Just last week I participated in the AESS conference in DC, and now in Ireland I have some time to reflect on it. I’m always interested in Big Words: the general concepts we find most meaningful. Without a doubt, the biggest Big Word in environmental studies today is sustainability: one would find it on posters, presentations, and sessions throughout the meeting.
The thing about Big Words is that they are the vehicles we ride to get places, and some do this better than others. Where can sustainability get us? You could get an answer by looking carefully at sustainability practices, say on college campuses, and see what they do and don’t include…this is one empirical way to bound a Big Word. And if you did this, you’d find certain things emphasized–say, campus gardens–and certain other things missing. So this vehicle (like all Big Words) can only get us certain places.
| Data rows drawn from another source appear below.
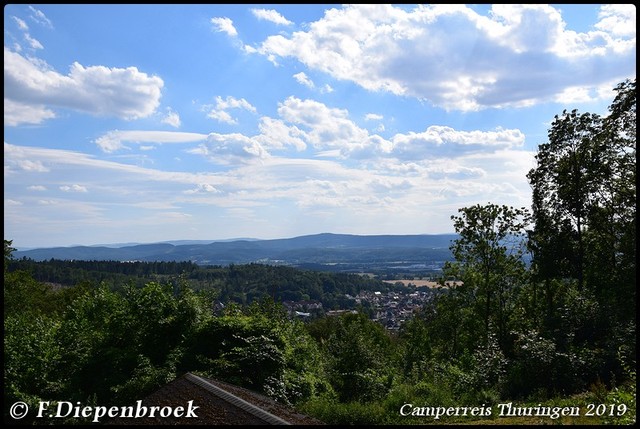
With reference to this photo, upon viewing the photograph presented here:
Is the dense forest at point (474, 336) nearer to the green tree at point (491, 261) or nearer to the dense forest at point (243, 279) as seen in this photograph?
the green tree at point (491, 261)

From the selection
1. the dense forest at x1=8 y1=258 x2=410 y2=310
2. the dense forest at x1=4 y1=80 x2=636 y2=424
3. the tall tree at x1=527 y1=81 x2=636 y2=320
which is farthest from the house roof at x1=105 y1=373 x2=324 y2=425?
the dense forest at x1=8 y1=258 x2=410 y2=310

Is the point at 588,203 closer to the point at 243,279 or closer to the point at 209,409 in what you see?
the point at 209,409

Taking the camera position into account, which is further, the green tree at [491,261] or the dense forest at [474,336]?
the green tree at [491,261]

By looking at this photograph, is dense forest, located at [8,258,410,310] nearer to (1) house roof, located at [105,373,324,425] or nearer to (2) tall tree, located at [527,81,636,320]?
(2) tall tree, located at [527,81,636,320]

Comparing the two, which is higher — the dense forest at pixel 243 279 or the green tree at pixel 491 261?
the green tree at pixel 491 261

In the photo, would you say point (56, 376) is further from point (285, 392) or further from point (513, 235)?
point (513, 235)

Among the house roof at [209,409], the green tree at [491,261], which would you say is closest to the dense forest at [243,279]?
the green tree at [491,261]

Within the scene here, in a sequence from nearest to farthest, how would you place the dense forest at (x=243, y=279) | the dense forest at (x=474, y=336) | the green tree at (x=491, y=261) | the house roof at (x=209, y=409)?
1. the house roof at (x=209, y=409)
2. the dense forest at (x=474, y=336)
3. the green tree at (x=491, y=261)
4. the dense forest at (x=243, y=279)

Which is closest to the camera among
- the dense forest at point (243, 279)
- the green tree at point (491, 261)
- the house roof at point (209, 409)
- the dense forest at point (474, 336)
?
the house roof at point (209, 409)
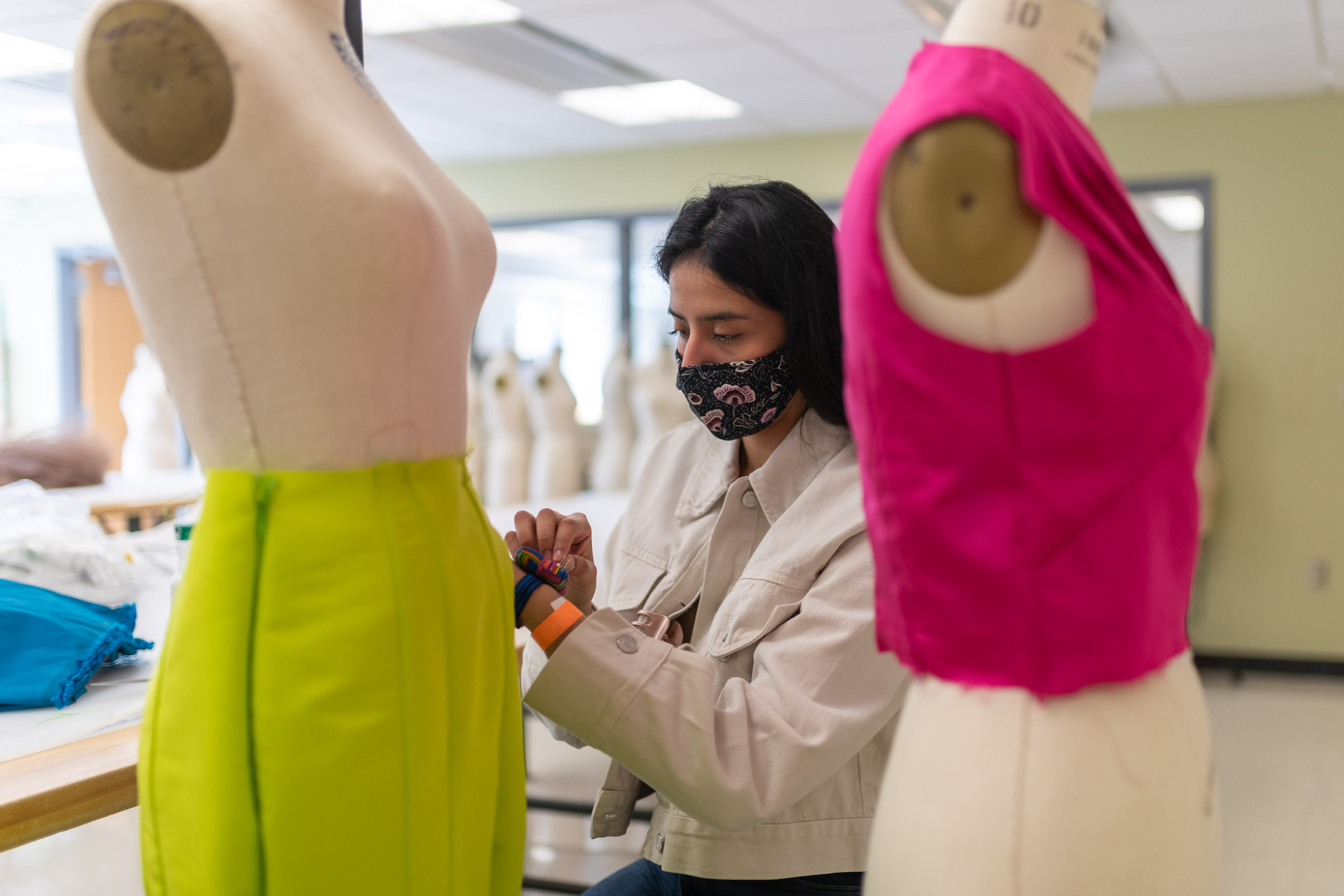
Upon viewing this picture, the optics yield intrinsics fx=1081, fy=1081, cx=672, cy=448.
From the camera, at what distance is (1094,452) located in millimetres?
754

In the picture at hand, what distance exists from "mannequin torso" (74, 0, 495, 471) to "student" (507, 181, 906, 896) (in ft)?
1.21

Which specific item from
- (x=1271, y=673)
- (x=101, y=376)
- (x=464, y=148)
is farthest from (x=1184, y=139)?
(x=101, y=376)

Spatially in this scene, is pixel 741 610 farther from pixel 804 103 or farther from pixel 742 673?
pixel 804 103

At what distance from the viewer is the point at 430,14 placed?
4230 millimetres

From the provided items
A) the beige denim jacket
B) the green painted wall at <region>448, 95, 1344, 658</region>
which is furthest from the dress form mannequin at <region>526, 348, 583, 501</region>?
the beige denim jacket

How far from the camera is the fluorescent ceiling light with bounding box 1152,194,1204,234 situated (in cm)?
583

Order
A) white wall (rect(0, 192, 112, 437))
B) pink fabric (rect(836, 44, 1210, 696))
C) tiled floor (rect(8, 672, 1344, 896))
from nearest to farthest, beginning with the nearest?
pink fabric (rect(836, 44, 1210, 696)) → tiled floor (rect(8, 672, 1344, 896)) → white wall (rect(0, 192, 112, 437))

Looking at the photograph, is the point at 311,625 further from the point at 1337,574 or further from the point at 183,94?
the point at 1337,574

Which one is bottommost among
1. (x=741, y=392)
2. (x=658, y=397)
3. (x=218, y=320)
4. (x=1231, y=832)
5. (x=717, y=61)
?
(x=1231, y=832)

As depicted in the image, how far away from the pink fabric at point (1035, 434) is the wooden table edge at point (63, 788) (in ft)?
2.84

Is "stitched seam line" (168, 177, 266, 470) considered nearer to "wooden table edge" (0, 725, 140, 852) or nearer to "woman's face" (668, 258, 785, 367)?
"wooden table edge" (0, 725, 140, 852)

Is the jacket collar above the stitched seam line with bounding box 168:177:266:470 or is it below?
below

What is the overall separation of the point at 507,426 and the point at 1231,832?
3.72 meters

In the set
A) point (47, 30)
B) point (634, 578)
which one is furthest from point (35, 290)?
point (634, 578)
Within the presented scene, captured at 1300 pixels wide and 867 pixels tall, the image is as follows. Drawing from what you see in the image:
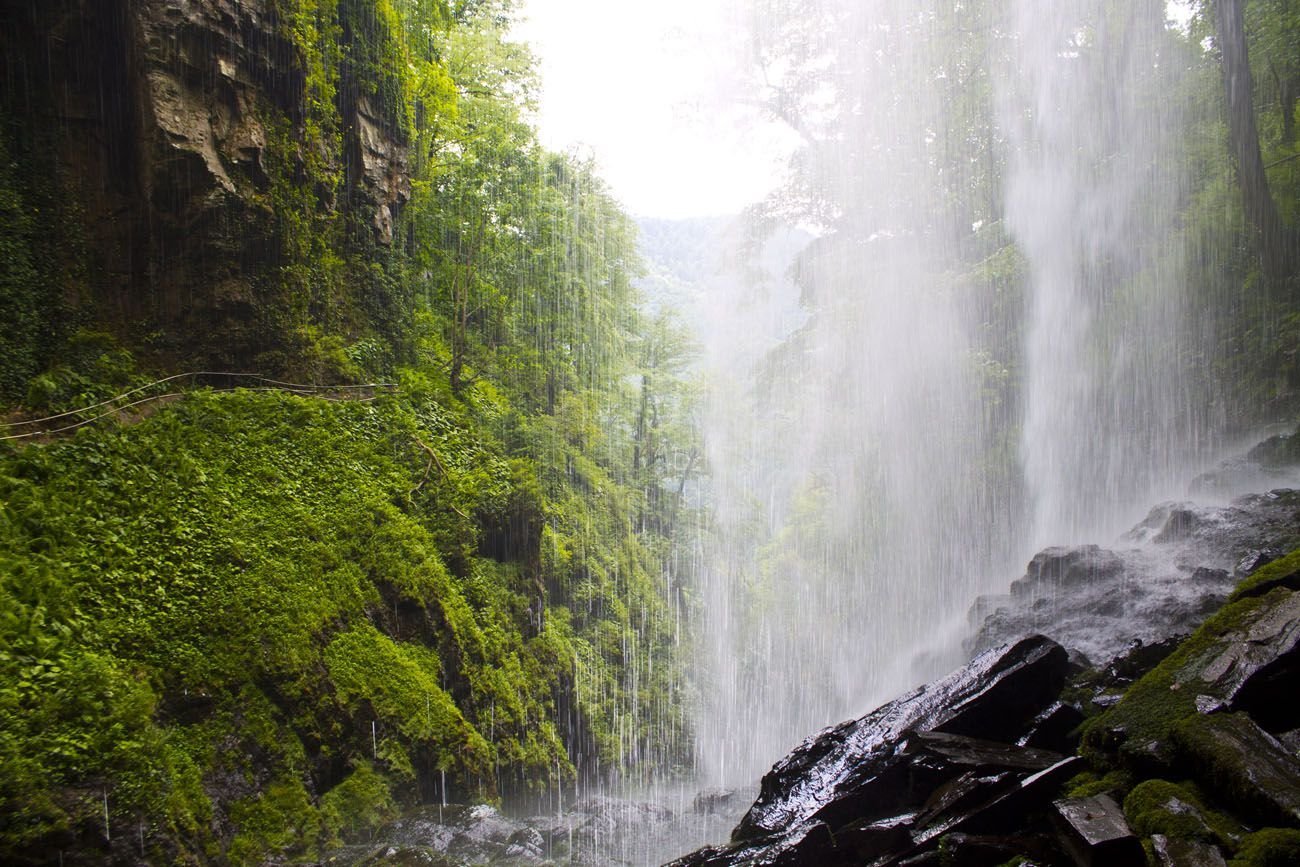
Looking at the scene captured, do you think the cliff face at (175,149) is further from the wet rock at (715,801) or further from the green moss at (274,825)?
the wet rock at (715,801)

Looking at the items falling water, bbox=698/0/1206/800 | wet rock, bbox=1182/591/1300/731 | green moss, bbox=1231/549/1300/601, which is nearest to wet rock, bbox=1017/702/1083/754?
wet rock, bbox=1182/591/1300/731

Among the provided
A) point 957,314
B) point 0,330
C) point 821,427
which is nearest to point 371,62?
point 0,330

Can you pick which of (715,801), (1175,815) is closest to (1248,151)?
(1175,815)

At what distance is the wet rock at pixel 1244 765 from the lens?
350cm

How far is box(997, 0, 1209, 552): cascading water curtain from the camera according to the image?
1500 cm

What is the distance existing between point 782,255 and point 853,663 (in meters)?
19.6

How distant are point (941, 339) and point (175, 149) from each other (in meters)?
18.9

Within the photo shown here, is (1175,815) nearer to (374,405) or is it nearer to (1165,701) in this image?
(1165,701)

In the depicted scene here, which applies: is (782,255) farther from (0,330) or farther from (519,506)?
(0,330)

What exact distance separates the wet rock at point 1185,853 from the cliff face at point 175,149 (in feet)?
33.7

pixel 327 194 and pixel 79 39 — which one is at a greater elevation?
pixel 79 39

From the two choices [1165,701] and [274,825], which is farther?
[274,825]

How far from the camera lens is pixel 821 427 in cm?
2550

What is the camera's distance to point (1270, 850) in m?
3.22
What’s missing? What places will this Big Word never get us? Sustainability, you may know, was originally sustainable development: at least most definitions continue to invoke Brundtland. But just read the first sentence of that Wikipedia article on the Brundtland report:
Its targets were multilateralism and interdependence of nations in the search for a sustainable development path.
A few sentences later, the article reads
Our Common Future placed environmental issues firmly on the political agenda; it aimed to discuss the environment and development as one single issue.
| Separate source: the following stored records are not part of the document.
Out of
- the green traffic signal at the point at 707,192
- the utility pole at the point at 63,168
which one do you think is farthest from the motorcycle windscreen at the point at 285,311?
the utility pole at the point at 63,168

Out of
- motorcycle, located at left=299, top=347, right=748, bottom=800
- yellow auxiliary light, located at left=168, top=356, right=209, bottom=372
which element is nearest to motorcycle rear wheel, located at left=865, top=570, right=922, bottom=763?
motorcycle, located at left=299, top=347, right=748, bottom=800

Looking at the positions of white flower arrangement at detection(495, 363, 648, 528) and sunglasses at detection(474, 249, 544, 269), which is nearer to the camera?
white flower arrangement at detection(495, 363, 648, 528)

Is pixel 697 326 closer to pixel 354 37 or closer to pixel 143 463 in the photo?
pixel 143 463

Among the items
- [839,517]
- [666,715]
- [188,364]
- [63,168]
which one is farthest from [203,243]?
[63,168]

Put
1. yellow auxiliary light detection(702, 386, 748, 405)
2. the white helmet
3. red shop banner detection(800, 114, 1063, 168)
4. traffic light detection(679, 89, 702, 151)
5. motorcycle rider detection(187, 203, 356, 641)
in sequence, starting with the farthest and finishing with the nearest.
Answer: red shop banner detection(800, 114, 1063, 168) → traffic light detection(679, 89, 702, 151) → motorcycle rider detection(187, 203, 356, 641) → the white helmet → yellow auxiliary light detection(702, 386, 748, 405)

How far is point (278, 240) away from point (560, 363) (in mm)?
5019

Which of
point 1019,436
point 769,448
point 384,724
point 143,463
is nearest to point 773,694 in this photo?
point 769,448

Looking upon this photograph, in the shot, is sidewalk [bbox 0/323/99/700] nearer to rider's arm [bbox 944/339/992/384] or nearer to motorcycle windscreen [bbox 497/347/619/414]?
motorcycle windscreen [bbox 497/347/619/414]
It could have just as correctly summarized Our Common Future as placing political issues firmly on the environmental agenda, where items like “multilateralism and interdependence of nations” tend to be way off the radar…places we’d never even think of getting with this particular Big Word.
And this is what to me seems to be missing in sustainability: sustainability needs development, i.e., engagement with the need for certain kinds of development, coupled with the politics of uneven economic and social development in this world. Sustainability advocates will often, and rightly, claim that they care about equity (as one of sustainability’s common “three Es,” along with environment and economy). But there is less often a sophisticated understanding of inequity in a world of growth: it’s usually just a rejection of growth as bad, if there is a discussion on growth at all.
The image above is of the UN Sustainable Development Goals. They offer some perspective on how far sustainability has veered from sustainable development. Just look at many of those goals, which I bet you support, and you’ll see why development, and a politics of development, are central. Some say sustainable development is an oxymoron, but maybe it’s just a good paradox. And paradox almost always points to a Better Big Word.